- **The problem**
Revise the rows below by replacing "photo" with "image" and leaving all other text unchanged. Include only the text of each row, without the pictures.

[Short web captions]
============

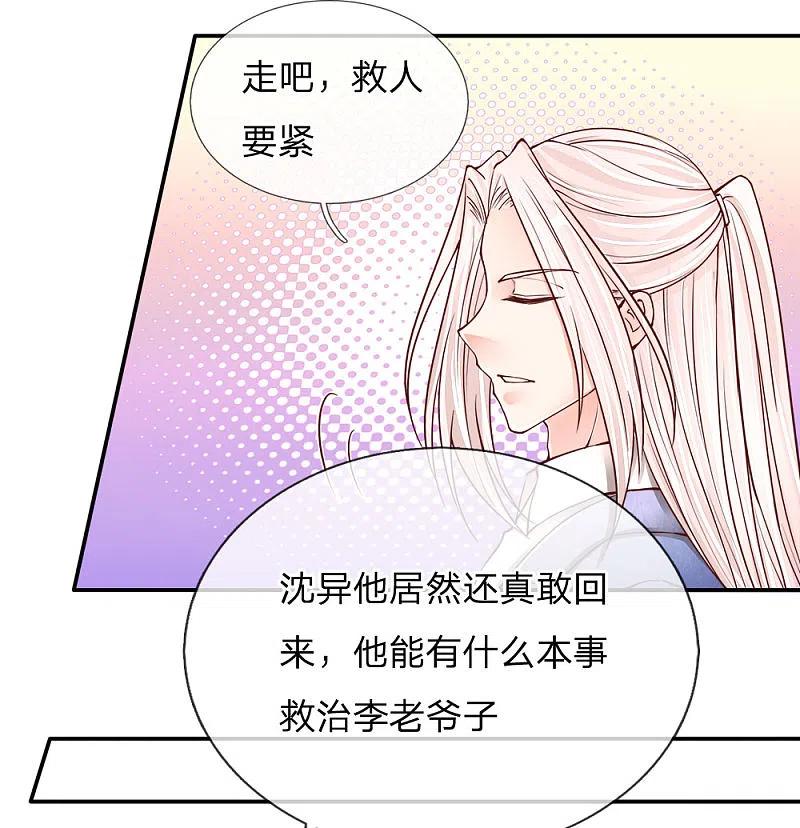 第76话恳请治病，煞气化蛇-仙尊奶爸当赘婿-传奇漫业（第5张）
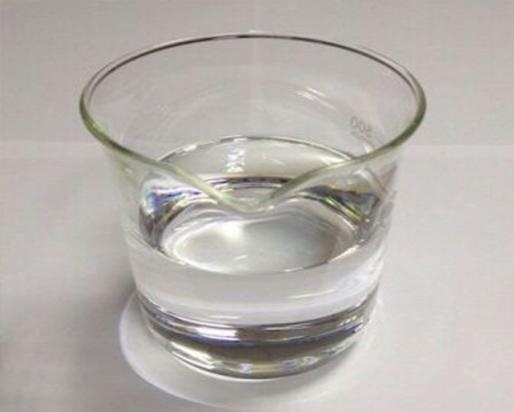 dmso.jpg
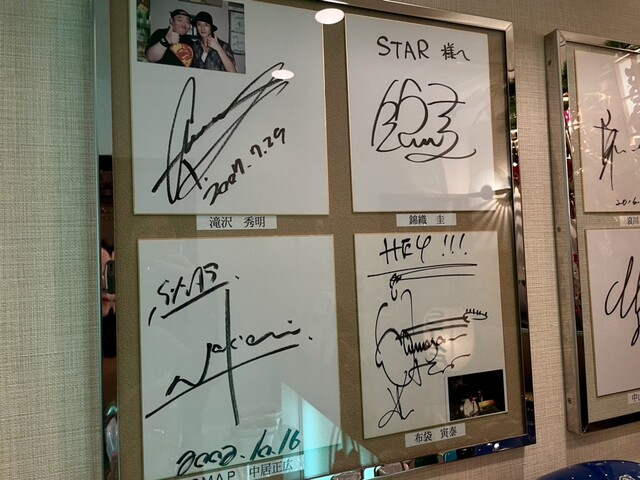 Star Monomane Entertainment House photo 4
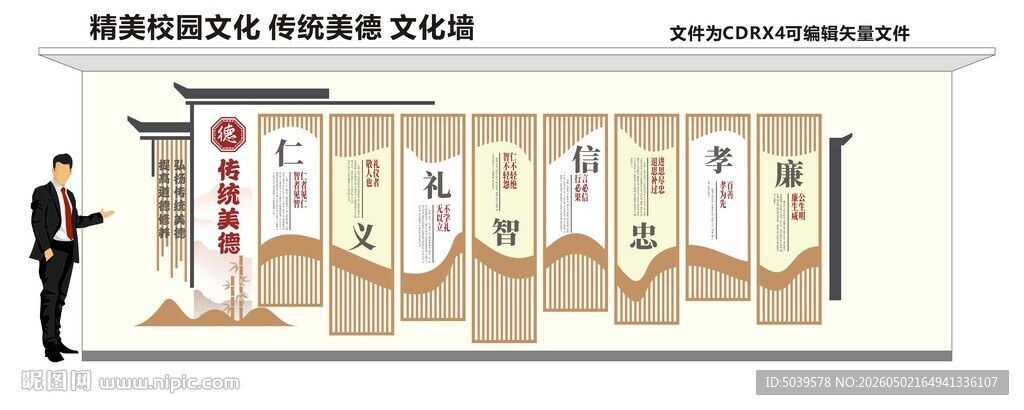 校园文化墙之传统美德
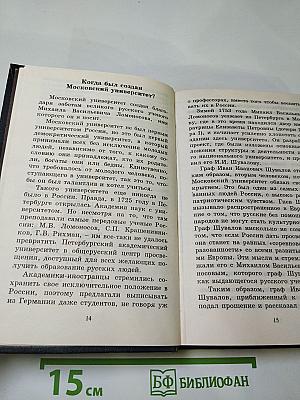 Все обо всем. Том 7. Популярная энциклопедия для детей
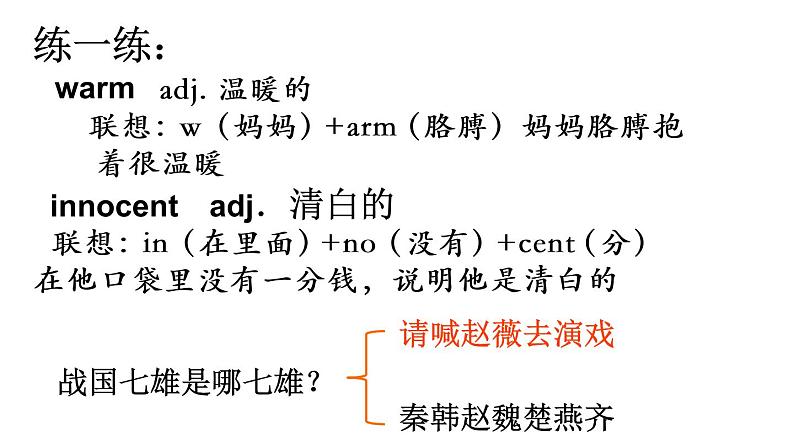 闽教版心理健康八年级 7.训练你的记忆力 课件第4页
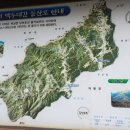 백두대간 9구간 신풍령~삼봉산~소사고개~삼도봉~대덕산~덕산재 (230312) 이미지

============

- **Exercise result**
 第76话恳请治病，煞气化蛇-仙尊奶爸当赘婿-传奇漫业（第5张）
 dmso.jpg
 Star Monomane Entertainment House image 4
 校园文化墙之传统美德
 Все обо всем. Том 7. Популярная энциклопедия для детей
 闽教版心理健康八年级 7.训练你的记忆力 课件第4页
 백두대간 9구간 신풍령~삼봉산~소사고개~삼도봉~대덕산~덕산재 (230312) 이미지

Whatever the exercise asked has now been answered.